È corso a Firenze perfino il Ministro della cultura Giuli per presenziare alla fase finale dello smontaggio della gru del piazzale degli Uffizi, dopo 19 anni di onorato servizio e di invasiva permanenza nello skyline fiorentino. Alla fine il costo per il montacarichi (pressoché invisibile rispetto alla precedente gru) che sostituirà la “giraffa” di metallo e servirà a proseguire il lavoro nel cantiere dei Nuovi Uffizi è sceso da 400mila a 180mila euro, pagati anche da aziende private fiorentine che hanno risposto all’appello della Direzione degli Uffizi, forse sperando di passare alla storia per un momento epocale.

In realtà serviva dare un impulso di cambiamento, un’idea che quel cantiere apertosi nel 2006 non è eterno e prima o poi il piazzale degli Uffizi tornerà completamente fruibile dagli eserciti di visitatori e dai (sempre più rari) fiorentini che vi transitano. La realtà è che quella gru, per poche ore, si è rivelata un’arma di distrazione di massa, perché i problemi sono altri..sempre i soliti, ma altri.

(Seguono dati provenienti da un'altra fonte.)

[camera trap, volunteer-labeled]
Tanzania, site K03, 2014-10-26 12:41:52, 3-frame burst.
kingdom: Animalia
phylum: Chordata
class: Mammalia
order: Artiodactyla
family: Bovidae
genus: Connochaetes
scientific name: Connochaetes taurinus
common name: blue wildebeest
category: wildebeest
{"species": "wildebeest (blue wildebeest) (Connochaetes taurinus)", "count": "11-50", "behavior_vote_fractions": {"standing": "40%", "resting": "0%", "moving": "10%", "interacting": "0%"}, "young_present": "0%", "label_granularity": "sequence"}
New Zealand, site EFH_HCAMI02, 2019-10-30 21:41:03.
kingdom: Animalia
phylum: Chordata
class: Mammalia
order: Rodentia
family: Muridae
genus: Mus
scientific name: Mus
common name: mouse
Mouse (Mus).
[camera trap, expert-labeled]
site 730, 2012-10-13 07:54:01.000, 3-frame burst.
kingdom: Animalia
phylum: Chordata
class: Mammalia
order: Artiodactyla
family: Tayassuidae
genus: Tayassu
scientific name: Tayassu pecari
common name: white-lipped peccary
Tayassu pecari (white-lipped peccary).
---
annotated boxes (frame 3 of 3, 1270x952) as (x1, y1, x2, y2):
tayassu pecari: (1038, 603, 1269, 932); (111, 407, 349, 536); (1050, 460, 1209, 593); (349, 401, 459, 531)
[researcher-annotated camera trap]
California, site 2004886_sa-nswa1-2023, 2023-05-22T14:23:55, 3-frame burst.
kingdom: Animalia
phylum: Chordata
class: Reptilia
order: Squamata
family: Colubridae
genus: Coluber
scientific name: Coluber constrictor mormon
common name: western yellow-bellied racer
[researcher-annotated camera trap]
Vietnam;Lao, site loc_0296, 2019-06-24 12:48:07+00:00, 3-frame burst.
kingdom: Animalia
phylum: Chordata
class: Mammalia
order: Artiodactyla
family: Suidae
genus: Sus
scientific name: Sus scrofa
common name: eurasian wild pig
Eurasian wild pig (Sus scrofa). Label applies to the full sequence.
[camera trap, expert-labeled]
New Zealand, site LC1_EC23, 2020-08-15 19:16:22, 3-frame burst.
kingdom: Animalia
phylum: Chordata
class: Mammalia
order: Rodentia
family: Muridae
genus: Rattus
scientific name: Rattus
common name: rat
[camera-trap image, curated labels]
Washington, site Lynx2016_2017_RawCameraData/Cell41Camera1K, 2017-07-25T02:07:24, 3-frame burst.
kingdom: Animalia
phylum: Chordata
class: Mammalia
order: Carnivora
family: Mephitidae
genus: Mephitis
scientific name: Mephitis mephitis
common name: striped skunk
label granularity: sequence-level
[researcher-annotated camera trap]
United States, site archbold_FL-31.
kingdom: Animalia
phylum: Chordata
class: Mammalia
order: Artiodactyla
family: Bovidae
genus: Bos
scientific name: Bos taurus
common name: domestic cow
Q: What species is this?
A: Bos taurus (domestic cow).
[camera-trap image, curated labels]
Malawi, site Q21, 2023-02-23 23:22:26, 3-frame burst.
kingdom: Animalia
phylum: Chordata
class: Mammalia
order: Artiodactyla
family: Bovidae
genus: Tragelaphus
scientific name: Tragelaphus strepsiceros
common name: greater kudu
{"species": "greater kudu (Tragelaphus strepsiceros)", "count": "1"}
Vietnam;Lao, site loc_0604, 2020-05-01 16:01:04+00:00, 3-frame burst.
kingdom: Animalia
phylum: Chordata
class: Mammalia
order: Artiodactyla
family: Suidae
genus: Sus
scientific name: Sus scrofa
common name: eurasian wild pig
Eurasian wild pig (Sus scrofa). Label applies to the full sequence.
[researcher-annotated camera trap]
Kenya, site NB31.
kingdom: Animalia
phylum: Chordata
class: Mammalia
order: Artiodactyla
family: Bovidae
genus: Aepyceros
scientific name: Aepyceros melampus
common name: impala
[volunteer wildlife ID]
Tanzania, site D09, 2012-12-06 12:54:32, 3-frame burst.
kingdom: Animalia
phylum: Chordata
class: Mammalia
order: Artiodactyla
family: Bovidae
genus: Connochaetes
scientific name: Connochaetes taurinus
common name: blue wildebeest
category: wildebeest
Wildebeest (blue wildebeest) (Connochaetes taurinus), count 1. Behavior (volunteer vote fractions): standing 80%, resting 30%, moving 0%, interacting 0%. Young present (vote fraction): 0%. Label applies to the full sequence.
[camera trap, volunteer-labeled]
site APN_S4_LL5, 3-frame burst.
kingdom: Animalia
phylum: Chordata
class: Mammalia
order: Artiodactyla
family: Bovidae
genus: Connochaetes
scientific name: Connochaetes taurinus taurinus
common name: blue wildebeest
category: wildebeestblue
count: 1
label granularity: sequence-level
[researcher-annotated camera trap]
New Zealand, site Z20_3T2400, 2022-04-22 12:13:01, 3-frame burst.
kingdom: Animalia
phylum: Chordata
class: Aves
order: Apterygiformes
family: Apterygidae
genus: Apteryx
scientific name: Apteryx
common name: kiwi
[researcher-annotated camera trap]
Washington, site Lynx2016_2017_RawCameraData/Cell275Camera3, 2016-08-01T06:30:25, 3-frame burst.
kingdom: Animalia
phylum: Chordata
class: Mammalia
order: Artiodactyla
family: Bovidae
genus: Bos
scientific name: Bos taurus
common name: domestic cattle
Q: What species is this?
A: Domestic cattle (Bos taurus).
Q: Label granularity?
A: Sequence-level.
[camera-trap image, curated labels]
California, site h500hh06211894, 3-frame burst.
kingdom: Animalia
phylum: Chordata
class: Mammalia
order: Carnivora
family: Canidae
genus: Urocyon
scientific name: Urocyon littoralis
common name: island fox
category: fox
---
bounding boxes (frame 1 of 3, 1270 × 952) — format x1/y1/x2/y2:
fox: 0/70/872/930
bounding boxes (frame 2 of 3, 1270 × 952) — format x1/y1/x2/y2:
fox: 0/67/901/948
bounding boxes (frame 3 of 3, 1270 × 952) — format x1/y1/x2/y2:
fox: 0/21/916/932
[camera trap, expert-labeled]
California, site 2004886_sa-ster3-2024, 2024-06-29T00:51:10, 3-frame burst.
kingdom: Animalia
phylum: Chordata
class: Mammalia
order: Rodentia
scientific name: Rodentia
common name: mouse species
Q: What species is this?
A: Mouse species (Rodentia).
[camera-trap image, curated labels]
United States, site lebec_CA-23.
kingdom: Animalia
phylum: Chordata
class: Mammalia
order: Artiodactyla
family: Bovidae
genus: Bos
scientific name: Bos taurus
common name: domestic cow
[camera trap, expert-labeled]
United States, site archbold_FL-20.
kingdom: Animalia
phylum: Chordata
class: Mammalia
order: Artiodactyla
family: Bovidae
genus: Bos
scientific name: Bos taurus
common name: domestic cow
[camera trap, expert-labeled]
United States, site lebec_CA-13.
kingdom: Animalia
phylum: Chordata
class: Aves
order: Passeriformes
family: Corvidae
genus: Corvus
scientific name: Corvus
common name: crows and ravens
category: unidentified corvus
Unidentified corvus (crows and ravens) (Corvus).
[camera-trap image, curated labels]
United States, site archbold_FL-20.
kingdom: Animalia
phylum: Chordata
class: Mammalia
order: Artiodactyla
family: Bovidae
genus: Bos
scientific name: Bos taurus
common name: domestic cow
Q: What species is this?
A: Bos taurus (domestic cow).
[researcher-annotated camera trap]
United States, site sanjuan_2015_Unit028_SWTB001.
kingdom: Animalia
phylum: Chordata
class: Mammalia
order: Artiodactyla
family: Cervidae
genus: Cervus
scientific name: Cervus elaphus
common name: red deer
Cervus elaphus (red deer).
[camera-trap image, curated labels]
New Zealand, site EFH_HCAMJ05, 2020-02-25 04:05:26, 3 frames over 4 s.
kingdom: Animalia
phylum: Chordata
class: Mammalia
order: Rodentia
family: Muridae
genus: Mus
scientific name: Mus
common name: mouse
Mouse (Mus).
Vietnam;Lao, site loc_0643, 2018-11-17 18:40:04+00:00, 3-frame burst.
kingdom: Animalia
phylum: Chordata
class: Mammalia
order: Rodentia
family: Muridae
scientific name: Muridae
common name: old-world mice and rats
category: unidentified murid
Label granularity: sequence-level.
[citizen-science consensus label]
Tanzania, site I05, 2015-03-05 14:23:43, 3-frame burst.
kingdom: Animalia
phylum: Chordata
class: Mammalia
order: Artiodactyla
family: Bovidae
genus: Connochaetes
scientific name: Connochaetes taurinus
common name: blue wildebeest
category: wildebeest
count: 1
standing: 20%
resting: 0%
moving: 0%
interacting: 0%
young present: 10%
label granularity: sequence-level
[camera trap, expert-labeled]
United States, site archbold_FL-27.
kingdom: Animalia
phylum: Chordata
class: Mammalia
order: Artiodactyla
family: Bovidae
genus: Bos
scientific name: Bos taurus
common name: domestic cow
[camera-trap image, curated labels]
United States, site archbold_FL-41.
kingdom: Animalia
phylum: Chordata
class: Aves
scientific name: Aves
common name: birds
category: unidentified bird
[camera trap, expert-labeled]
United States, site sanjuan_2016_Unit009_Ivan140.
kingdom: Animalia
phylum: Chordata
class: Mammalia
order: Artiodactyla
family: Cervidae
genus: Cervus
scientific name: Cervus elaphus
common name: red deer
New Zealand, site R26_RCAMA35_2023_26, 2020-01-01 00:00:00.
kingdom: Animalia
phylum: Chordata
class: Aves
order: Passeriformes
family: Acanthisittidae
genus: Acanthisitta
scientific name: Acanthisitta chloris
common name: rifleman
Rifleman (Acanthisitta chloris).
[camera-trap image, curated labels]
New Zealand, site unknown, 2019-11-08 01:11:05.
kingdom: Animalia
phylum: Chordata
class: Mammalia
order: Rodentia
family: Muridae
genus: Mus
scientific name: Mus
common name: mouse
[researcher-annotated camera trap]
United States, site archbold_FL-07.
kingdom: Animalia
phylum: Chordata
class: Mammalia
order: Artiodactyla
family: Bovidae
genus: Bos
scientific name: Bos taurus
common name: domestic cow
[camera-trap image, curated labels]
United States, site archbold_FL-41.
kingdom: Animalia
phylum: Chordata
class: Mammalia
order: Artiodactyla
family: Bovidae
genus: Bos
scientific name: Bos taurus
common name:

Il momento dello smontaggio della gru l’avevamo preannunciato lo scorso 20 aprile sulle pagine di questo giornale, in un articolo in cui avevamo sottolineato soprattutto “la lentezza di un cantiere che ha attraversato cinque legislature, nove governi con due Presidenti della Repubblica (ma in effetti sarebbero quattro), dieci ministri della cultura di diversi partiti, quattro soprintendenti e due direttori manager, un numero imprecisato di direttori dei lavori”.